• Work to be completed:
Extract the full listing verbatim and drop any pictures from your copy.

• Supplied records:

/---

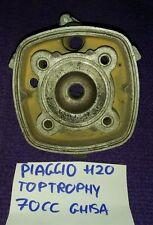 Testa testata cilindro cylinder head top 70cc lc piaggio nrg ntt zip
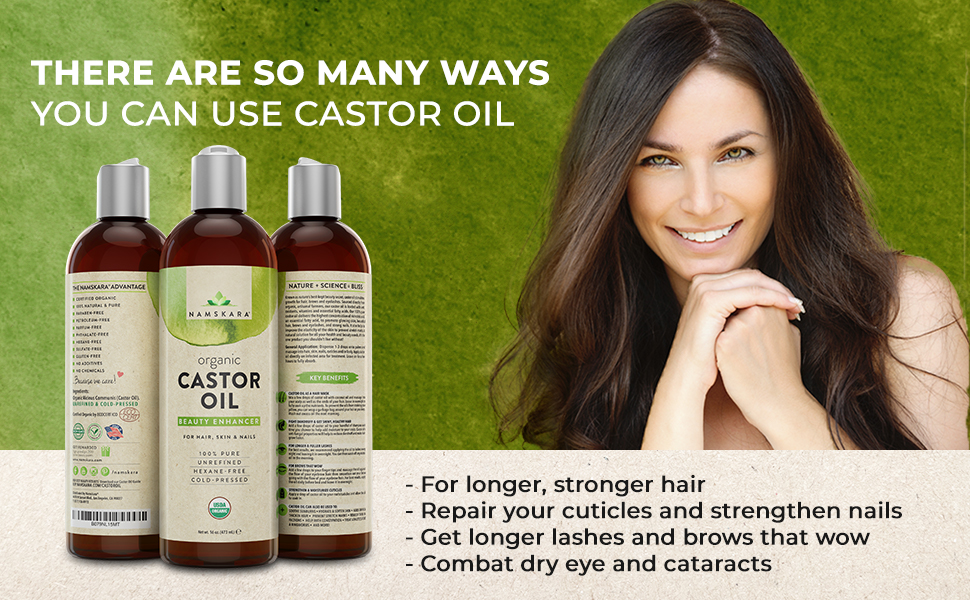 There Are So Many Ways You Can Use Castor Oil For Hair, Skin, and Nails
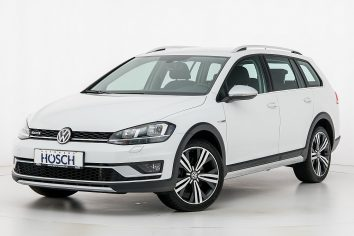 VW Golf Variant Alltrack TDI 4Motion DSG LP: 45.782.-€ bei Autohaus Hösch GmbH in
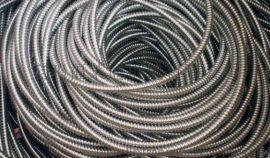 西安不锈钢穿线金属波纹管批发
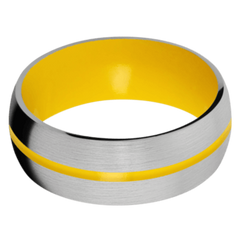 Titanium Men's Wedding Band with Corvette Yellow Cerakote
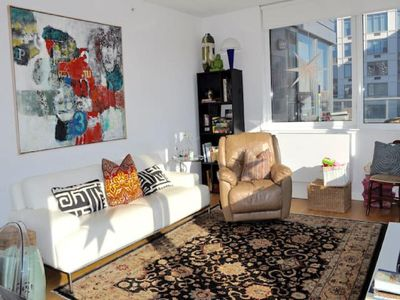 Photo for 3BR Condo Vacation Rental in Manhattan, New York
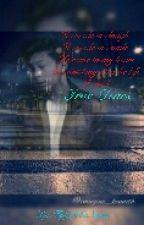 True Tears/Kenneth San Jose Fanfic by Beasterz02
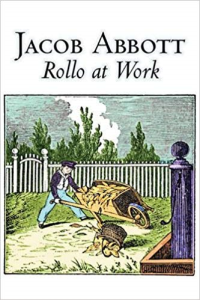Rollo at Work | eBooks | Classics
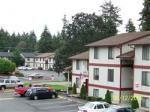 Springtree Apartments Lakewood Wa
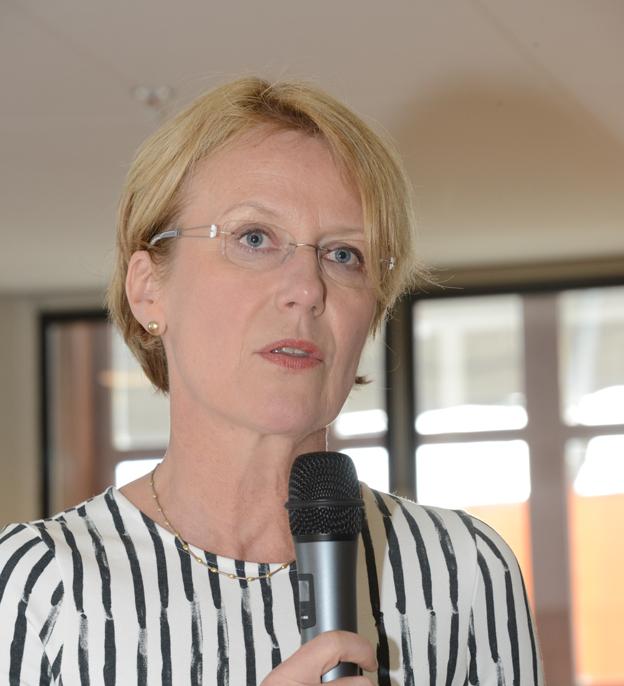 Charlotte Wäreborn Schultz, vd för X2AB. Foto: Ulo Maasing.
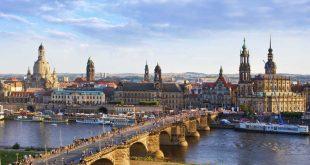 صورة اين توجد برلين , عاصمة جمهورية المانيا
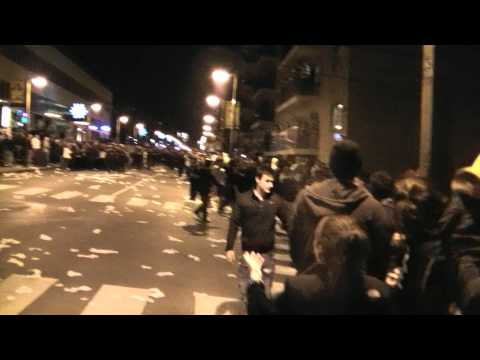 PENN STATE UNIVERSITY RIOT - THE BEGINNING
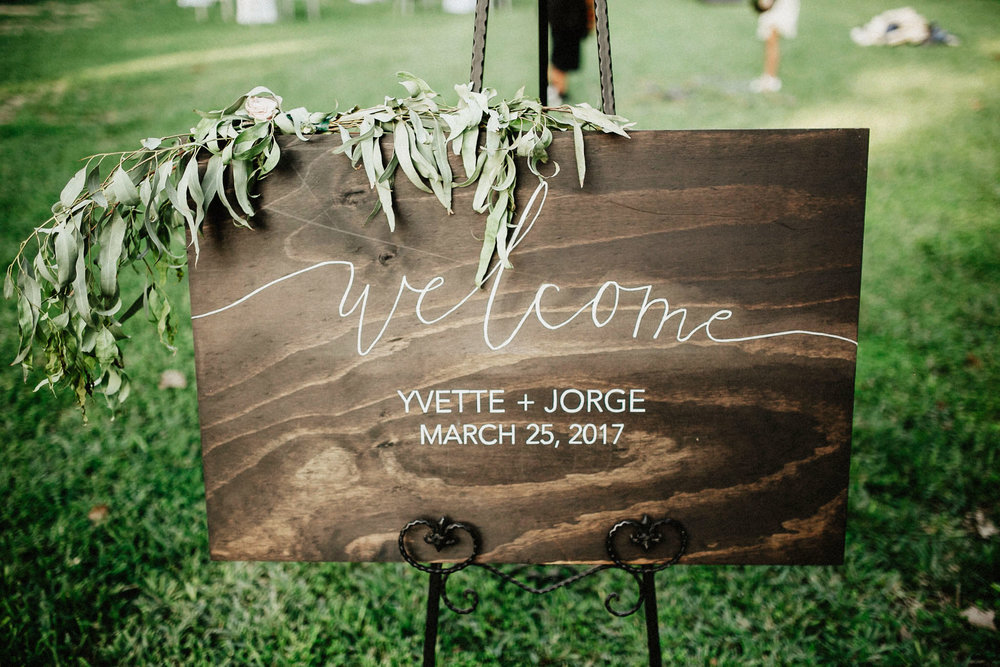 boho-wedding-0194_ASE.jpg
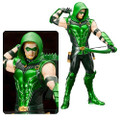 GREEN ARROW NEW 52  ARTFX+ STATUE - JUSTICE LEAGUE - DC COMICS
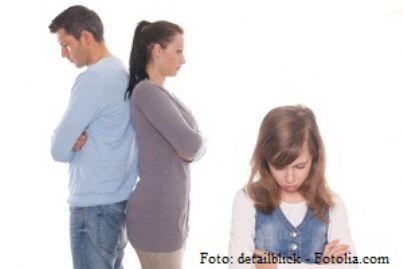 divorzio figli300 id11714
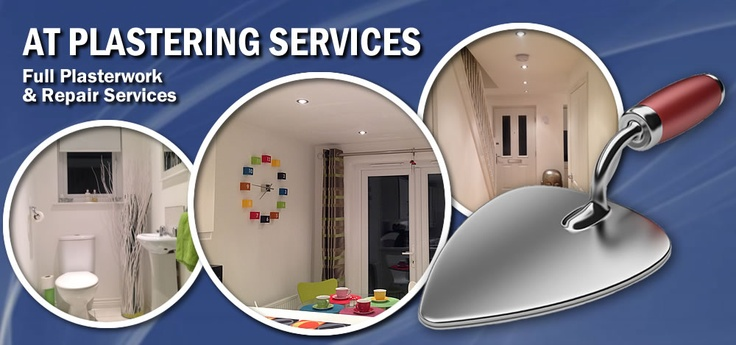 AT Plastering Services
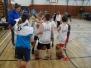 14.5.2016 Minibasket liga 3. kolo Dúbravka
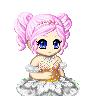 Mariavola's avatar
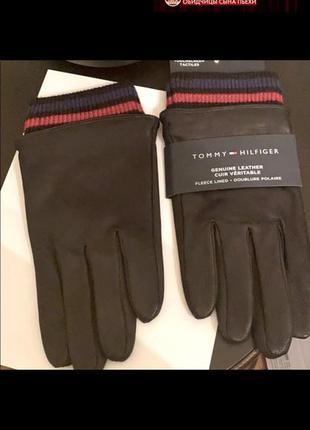 Перчатки кожаные  tommy hilfiger, оригинал l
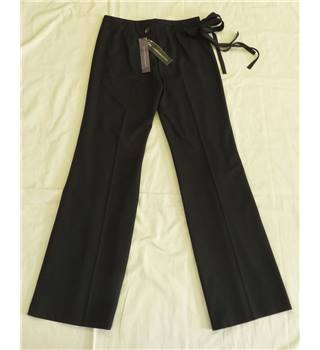 NWOT - M&S Limited Collection Size 10 L - Black Trousers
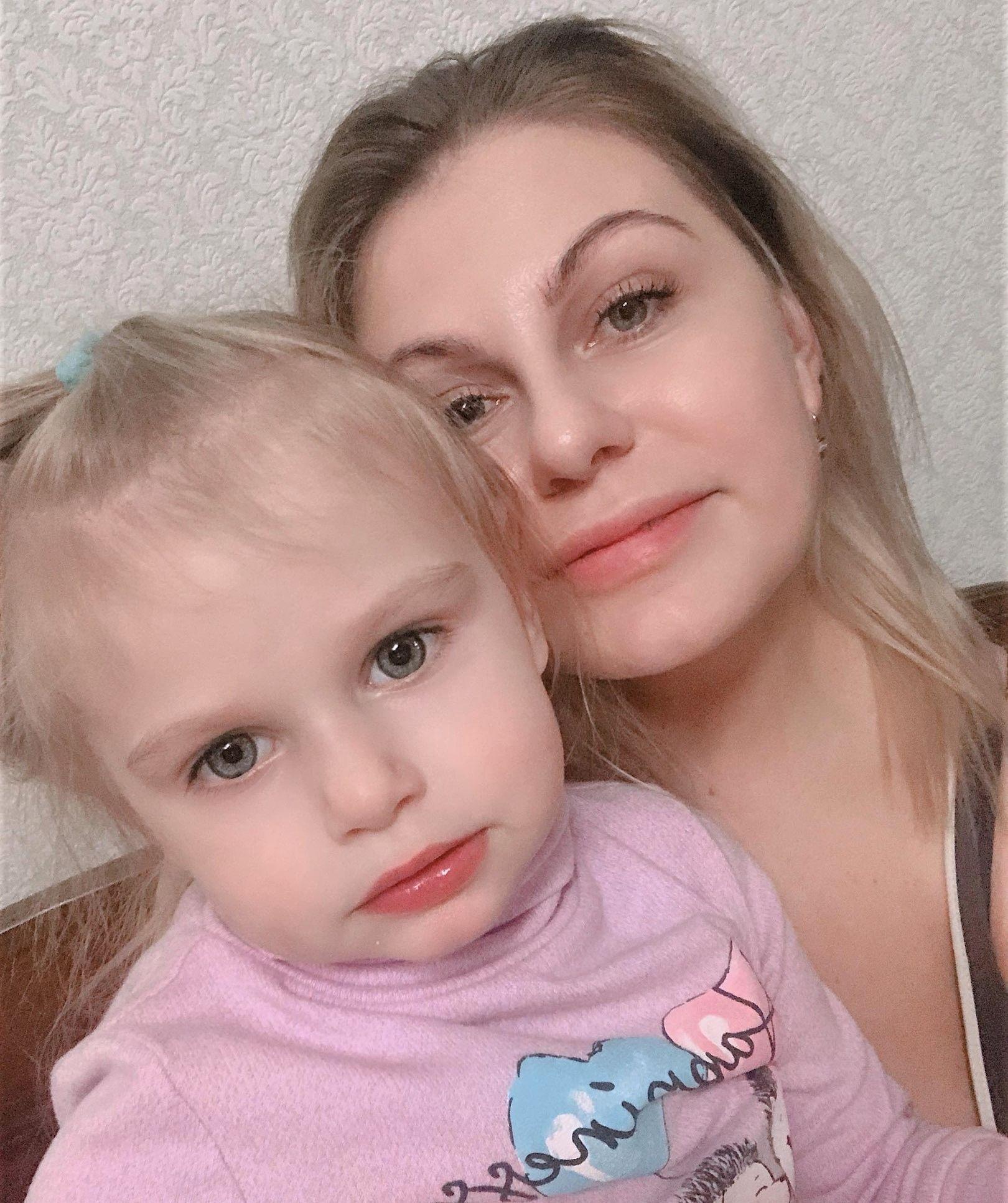 Анастасия Петрова: Благополучие семей – благополучие региона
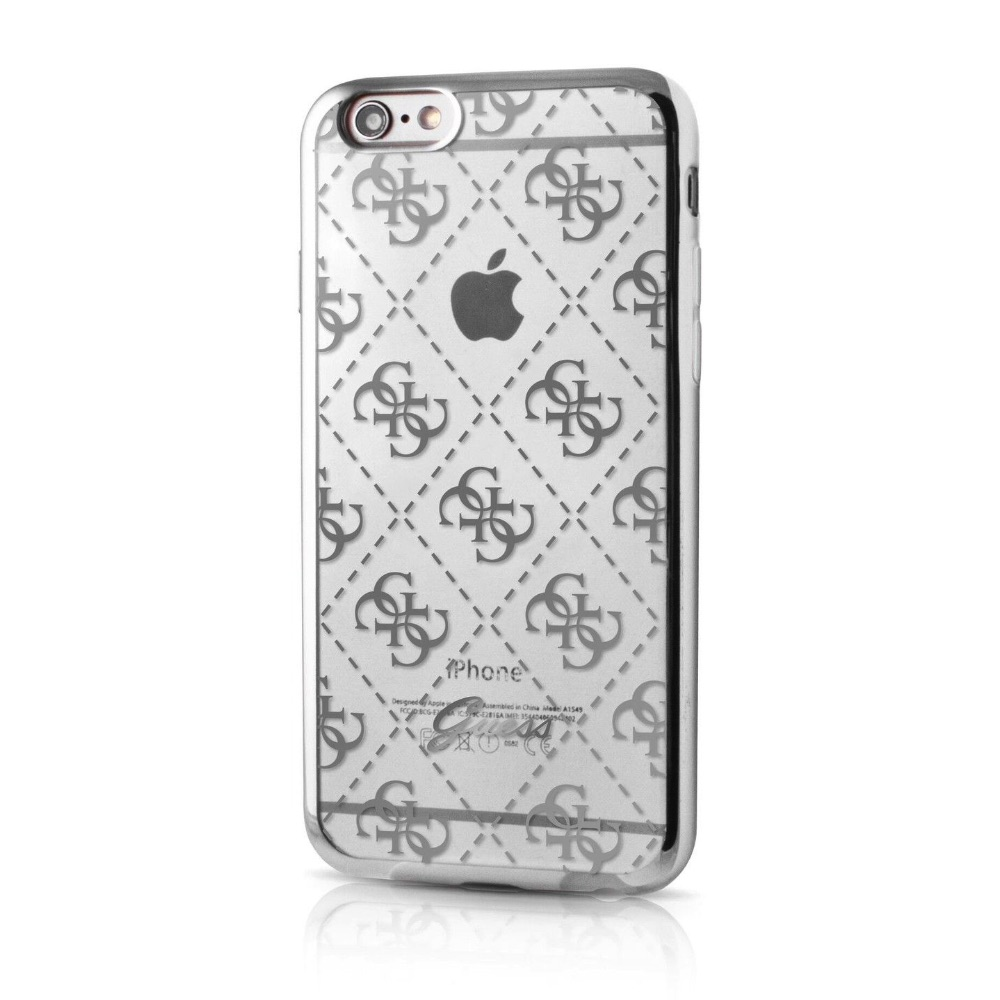 GUESS iPhone 6 / 6S GUHCP6TR4GSI silver - transparent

\---

• Final answer:
 Testa testata cilindro cylinder head top 70cc lc piaggio nrg ntt zip
 There Are So Many Ways You Can Use Castor Oil For Hair, Skin, and Nails
 VW Golf Variant Alltrack TDI 4Motion DSG LP: 45.782.-€ bei Autohaus Hösch GmbH in
 西安不锈钢穿线金属波纹管批发
 Titanium Men's Wedding Band with Corvette Yellow Cerakote
 Photo for 3BR Condo Vacation Rental in Manhattan, New York
 True Tears/Kenneth San Jose Fanfic by Beasterz02
Rollo at Work | eBooks | Classics
 Springtree Apartments Lakewood Wa
 Charlotte Wäreborn Schultz, vd för X2AB. Foto: Ulo Maasing.
 صورة اين توجد برلين , عاصمة جمهورية المانيا
 PENN STATE UNIVERSITY RIOT - THE BEGINNING
 boho-wedding-0194_ASE.jpg
 GREEN ARROW NEW 52  ARTFX+ STATUE - JUSTICE LEAGUE - DC COMICS
 divorzio figli300 id11714
 AT Plastering Services
 14.5.2016 Minibasket liga 3. kolo Dúbravka
 Mariavola's avatar
 Перчатки кожаные  tommy hilfiger, оригинал l
 NWOT - M&S Limited Collection Size 10 L - Black Trousers
 Анастасия Петрова: Благополучие семей – благополучие региона
 GUESS iPhone 6 / 6S GUHCP6TR4GSI silver - transparent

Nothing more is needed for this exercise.